It is very true that the automotive industry has repeated the same mantra: the biggest obstacle for electric cars is not power or design, but the battery.

Limited range and performance loss in cold climates have been two of the These are the most common arguments used by skeptics to defend the idea that internal combustion still has a long way to go. Chery, one of the silent giants of the Chinese automotive sector, has just unveiled a project that seeks to dismantle these certainties in one fell swoop.
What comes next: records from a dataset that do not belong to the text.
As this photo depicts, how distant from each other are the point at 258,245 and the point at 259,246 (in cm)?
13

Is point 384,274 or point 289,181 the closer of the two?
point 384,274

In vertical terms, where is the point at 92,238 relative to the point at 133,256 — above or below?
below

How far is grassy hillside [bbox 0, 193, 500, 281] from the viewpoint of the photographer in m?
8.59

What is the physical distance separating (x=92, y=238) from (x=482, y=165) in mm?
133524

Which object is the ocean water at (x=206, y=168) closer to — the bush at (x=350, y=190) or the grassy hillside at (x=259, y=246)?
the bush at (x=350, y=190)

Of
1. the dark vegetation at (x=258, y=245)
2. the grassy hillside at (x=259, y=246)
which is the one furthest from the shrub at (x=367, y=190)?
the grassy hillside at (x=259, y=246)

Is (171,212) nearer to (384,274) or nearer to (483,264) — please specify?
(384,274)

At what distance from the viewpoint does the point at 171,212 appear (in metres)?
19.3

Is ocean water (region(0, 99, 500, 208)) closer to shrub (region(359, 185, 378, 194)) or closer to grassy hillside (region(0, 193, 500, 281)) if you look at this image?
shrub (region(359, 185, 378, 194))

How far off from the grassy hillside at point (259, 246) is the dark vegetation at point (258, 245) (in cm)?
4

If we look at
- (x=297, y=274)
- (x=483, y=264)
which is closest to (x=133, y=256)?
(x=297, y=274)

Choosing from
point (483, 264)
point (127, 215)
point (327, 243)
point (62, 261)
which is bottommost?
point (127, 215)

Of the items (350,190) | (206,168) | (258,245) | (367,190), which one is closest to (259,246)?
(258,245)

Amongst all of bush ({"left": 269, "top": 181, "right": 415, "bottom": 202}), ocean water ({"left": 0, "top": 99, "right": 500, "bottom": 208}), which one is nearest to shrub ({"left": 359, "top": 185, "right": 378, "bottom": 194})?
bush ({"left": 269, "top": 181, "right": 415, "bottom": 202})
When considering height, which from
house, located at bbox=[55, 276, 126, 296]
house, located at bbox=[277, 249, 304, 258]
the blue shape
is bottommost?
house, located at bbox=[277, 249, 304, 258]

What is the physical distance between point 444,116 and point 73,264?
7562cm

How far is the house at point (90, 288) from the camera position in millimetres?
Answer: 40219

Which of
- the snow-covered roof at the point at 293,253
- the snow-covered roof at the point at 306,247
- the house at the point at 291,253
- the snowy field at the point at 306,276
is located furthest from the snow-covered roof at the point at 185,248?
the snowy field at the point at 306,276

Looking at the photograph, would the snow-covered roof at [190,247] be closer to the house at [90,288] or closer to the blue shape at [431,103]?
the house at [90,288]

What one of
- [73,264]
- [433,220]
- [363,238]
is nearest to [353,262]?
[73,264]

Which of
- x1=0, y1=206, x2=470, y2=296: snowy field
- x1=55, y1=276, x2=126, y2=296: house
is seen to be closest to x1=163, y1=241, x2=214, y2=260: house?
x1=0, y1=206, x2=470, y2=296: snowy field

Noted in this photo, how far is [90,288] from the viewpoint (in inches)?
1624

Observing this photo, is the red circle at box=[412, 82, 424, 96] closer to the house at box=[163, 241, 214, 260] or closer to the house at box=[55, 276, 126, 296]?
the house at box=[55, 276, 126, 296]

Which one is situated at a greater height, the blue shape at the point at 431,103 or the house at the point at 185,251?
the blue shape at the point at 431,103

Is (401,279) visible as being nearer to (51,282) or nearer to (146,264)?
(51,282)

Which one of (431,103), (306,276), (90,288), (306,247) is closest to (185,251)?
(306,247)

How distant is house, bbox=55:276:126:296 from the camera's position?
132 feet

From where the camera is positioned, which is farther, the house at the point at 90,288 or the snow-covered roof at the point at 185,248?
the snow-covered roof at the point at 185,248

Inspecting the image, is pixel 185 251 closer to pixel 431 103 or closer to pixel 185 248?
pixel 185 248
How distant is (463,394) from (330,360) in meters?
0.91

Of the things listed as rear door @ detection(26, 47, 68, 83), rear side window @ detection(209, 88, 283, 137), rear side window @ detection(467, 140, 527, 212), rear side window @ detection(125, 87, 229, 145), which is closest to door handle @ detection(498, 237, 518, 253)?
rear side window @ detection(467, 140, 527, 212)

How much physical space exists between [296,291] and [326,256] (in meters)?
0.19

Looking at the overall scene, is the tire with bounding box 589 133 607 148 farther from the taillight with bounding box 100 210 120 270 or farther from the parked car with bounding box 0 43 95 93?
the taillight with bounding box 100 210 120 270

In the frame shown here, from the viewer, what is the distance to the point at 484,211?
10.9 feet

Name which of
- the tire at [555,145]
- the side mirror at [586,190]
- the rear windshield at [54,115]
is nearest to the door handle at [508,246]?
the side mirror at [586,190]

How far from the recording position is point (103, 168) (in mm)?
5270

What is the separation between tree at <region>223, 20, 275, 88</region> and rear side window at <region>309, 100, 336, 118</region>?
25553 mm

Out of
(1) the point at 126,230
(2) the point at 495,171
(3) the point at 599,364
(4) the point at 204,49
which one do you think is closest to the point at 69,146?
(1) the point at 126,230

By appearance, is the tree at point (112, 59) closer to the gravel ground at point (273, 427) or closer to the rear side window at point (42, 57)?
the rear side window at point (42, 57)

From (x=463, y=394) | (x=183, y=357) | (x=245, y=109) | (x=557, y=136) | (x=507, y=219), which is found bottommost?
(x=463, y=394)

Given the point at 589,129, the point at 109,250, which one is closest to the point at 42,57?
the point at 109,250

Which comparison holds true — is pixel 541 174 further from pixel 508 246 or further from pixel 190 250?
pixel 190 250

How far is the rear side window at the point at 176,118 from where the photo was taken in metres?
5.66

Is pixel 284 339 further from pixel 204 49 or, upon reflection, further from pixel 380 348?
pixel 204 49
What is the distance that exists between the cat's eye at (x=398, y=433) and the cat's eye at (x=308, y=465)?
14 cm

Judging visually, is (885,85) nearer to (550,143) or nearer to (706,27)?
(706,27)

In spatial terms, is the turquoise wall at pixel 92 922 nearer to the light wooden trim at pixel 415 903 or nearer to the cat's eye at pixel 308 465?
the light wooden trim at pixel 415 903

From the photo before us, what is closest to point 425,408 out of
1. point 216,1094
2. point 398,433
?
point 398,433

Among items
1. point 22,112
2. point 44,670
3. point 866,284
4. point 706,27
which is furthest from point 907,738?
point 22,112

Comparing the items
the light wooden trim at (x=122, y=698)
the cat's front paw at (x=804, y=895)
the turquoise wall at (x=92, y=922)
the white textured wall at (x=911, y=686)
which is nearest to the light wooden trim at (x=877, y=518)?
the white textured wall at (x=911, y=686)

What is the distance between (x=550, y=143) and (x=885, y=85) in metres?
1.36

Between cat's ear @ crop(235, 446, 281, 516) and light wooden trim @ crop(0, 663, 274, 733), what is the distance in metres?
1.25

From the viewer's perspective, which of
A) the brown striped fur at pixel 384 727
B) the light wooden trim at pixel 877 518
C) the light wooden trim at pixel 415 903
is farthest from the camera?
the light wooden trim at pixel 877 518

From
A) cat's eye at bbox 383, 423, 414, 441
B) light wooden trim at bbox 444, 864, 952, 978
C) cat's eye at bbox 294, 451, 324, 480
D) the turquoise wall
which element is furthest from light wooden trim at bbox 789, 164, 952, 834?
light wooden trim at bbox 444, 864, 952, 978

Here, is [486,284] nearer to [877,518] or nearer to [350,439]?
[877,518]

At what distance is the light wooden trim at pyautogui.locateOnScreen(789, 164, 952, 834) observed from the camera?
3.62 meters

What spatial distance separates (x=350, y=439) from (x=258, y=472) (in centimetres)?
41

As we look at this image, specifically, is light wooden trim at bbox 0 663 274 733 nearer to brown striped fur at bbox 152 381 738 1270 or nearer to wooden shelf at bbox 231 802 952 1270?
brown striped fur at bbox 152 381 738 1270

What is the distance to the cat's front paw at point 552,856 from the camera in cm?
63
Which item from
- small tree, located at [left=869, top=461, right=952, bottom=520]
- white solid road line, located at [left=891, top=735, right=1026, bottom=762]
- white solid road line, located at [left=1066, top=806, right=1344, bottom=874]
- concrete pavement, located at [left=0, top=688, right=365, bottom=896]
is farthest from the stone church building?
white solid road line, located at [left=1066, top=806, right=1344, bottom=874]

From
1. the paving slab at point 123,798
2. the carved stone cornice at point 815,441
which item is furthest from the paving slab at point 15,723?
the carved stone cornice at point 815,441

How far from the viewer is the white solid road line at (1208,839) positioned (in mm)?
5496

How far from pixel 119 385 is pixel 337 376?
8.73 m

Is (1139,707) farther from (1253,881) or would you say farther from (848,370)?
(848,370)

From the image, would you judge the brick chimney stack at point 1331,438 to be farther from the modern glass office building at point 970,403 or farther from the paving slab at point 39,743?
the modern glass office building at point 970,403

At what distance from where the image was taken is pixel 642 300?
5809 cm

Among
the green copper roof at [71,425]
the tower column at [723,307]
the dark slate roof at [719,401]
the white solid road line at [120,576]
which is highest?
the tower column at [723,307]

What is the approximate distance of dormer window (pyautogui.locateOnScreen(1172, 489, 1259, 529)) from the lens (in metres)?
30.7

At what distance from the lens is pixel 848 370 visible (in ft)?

Its name is Liefeng, and it's not just a futuristic design exercise. It's an electric shooting brake model that, according to the brand, will be able to travel up to 1,500 kilometers on a single charge, even when the temperature drops to -30°C. A figure that not only easily surpasses current electric vehicles, but also ventures into territory that until now seemed reserved for laboratory promises.

The company, owner of brands like Omoda and Jaecoo, plans to bring this vehicle to production in 2027. But beyond the timeline, the announcement has attracted attention for the type of technology it employs: a new-generation solid-state battery that directly addresses the heart of the electric car's historical problems.

A game-changing battery

The central element of the Chery Liefeng is its energy storage system. Unlike traditional lithium-ion batteries, it uses a solid electrolyte that allows for increased energy density and improved thermal stability.

Chery claims that this battery exceeds 600 Wh/kg, a figure well above the typical values ??in current production models.

This translates into more energy stored in less volume and weight, a key combination for achieving such long ranges without significantly increasing the size of the battery pack. Another crucial aspect is safety.The solid electrolyte drastically reduces the risk of fire due to overheating or structural damage after an impact,one of the recurring fears associated with electric vehicles. For the Chinese manufacturer, this advancement is not just an incremental improvement, but the necessary step for electric vehicles to no longer be perceived as products limited by technical constraints. Extreme performance in sub-zero temperatures: If there is one area where current electric vehicles show their greatest weakness, it is winter. In intensely cold conditions, many batteries can lose up to almost half of their effective capacity, drastically reducing their real-world range. Chery claims that the Liefeng maintains its 1,500-kilometer range even at -30°C, a common scenario in regions of northern Asia, Eastern Europe, and North America. If confirmed under real-world conditions, this would represent a generational leap compared to any technology currently available on the market. This performance relies not only on the battery chemistry but also on advanced thermal management that keeps the system within its optimal operating range, preventing sudden voltage drops and accelerated degradation. Aerodynamics and High Electrical Performance: The Liefeng was not conceived solely as a technological showcase for its battery. Chery has also worked on a design focused on maximizing energy efficiency.

Its shooting brake body combines a low silhouette with active aerodynamic elements that adjust according to speed to reduce air resistance.

In terms of mechanics, the brand reveals that the model will feature an 800-volt electrical architecture, a configuration increasingly common in high-performance vehicles because it allows for faster charging and more stable power delivery.

The electric motor will be capable of spinning up to 30,000 revolutions per minute, which translates into typical figures of a sports car: acceleration from 0 to 100 km/h in around 3 seconds and an estimated top speed of 260 km/h.

These performance figures reinforce the idea that this is not a slow and cumbersome experiment, but a vehicle designed to compete on all fronts: range, performance, and efficiency.

2026 and 2027: the calendar of Chery

The manufacturer's roadmap includes a pre-mass production phase. Throughout 2026, Chery will deploy an initial fleet of test vehicles to gather real-world data on the system's performance under different weather conditions and usage scenarios.

If the results meet expectations, the next step will be to begin large-scale manufacturing in 2027.

If this comes to fruition, Chery would be several years ahead of many of its international rivals. Currently, numerous European and Japanese manufacturers are working on solid-state battery projects, but most anticipate their commercial arrival beyond 2030.This would place the Chinese brand in a privileged position within the technological race that will define the next decade of the automotive industry.